Healthynk’s Long-Term Strategy
Interviewer:
What’s your long-term strategy for Healthynk?
Kushagra:
We don’t focus on building standalone products—we focus on identifying and scaling the right solutions within the healthcare ecosystem.
Our goal is to identify high-quality solutions globally and scale them in India. We want to build a Healthcare ecosystem first in India and later globally that is accessible, affordable, and trustworthy.
Policy & Government Role
Interviewer:
Any role the government needs to play?
Kushagra:
A significant one.
For example, India imposes around 40% import duty on medical equipment. That increases costs for hospitals and ultimately for patients.

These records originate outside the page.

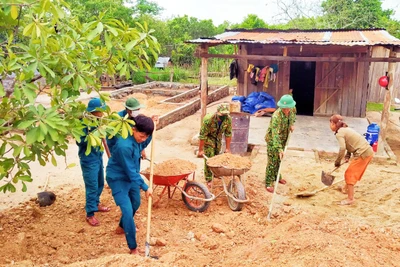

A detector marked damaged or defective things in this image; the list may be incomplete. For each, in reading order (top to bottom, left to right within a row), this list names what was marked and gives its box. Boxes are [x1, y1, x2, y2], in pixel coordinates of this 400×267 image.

rusty metal roof sheet [188, 28, 400, 47]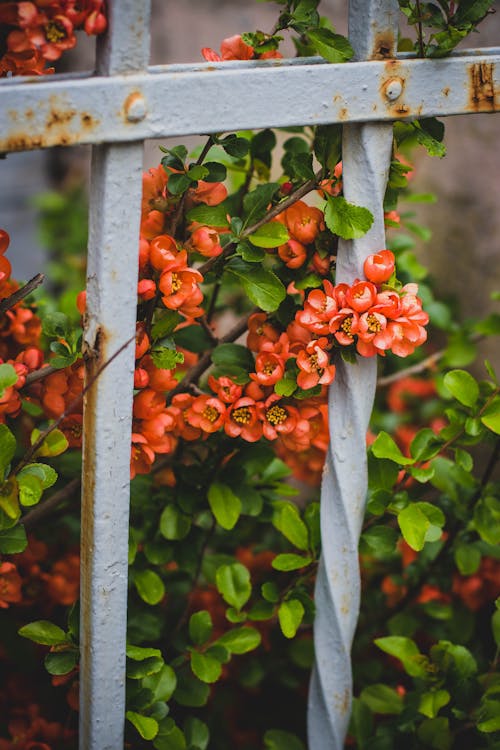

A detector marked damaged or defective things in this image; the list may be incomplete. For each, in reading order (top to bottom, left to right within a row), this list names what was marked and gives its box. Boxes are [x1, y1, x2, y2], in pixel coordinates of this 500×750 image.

rust stain on metal [372, 31, 394, 61]
rust stain on metal [468, 61, 496, 110]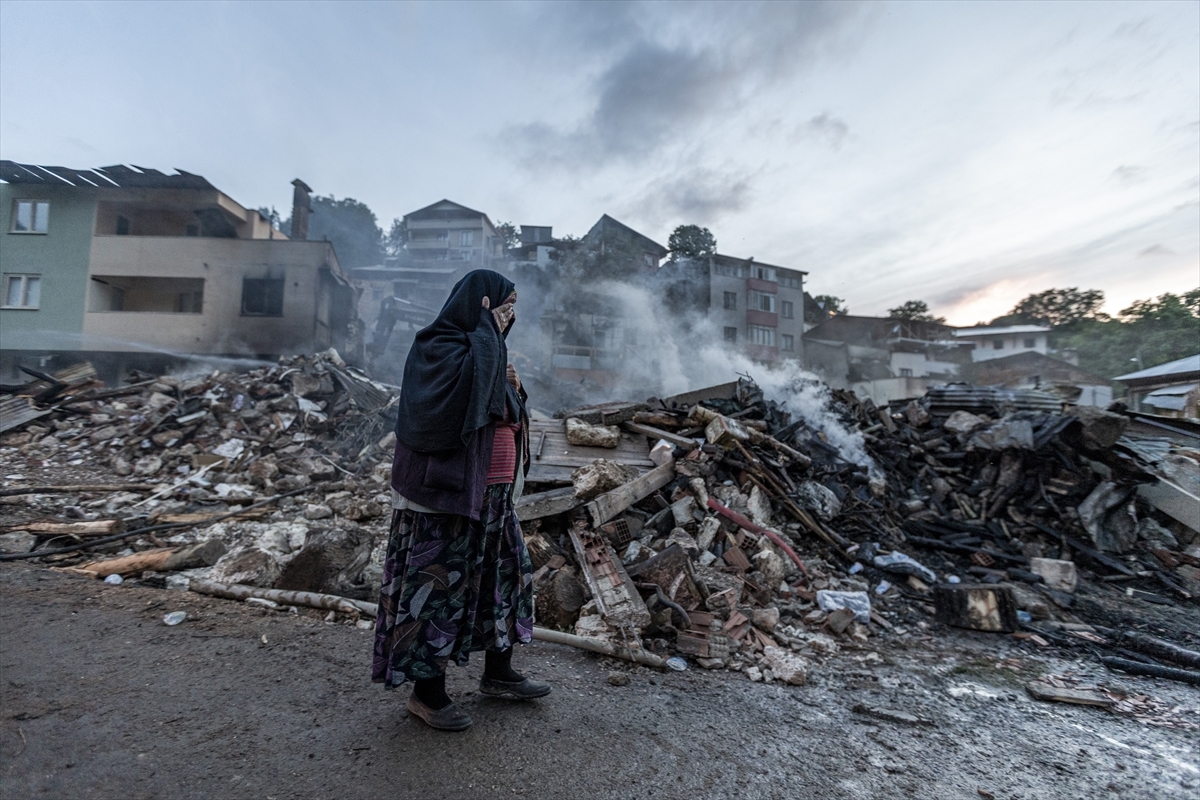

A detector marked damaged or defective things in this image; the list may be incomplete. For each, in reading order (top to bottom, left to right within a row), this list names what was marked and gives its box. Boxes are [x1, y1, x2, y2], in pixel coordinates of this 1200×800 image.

If we want affordable healthcare, policy alignment is critical.
Final Takeway
This conversation highlights a crucial reality: India’s healthcare challenges are not due to lack of talent or intent, but due to fragmentation.
From trust deficits and financial mismanagement to disconnected innovation and policy gaps, the system needs alignment.
And as Kushagra points out, the path forward isn’t just better technology, it’s better collaboration between hospitals, startups, investors, and policymakers.
India doesn’t need more isolated healthcare innovation—it needs alignment. The next phase of growth will be driven by those who can connect capital, care delivery, and technology into one functioning system.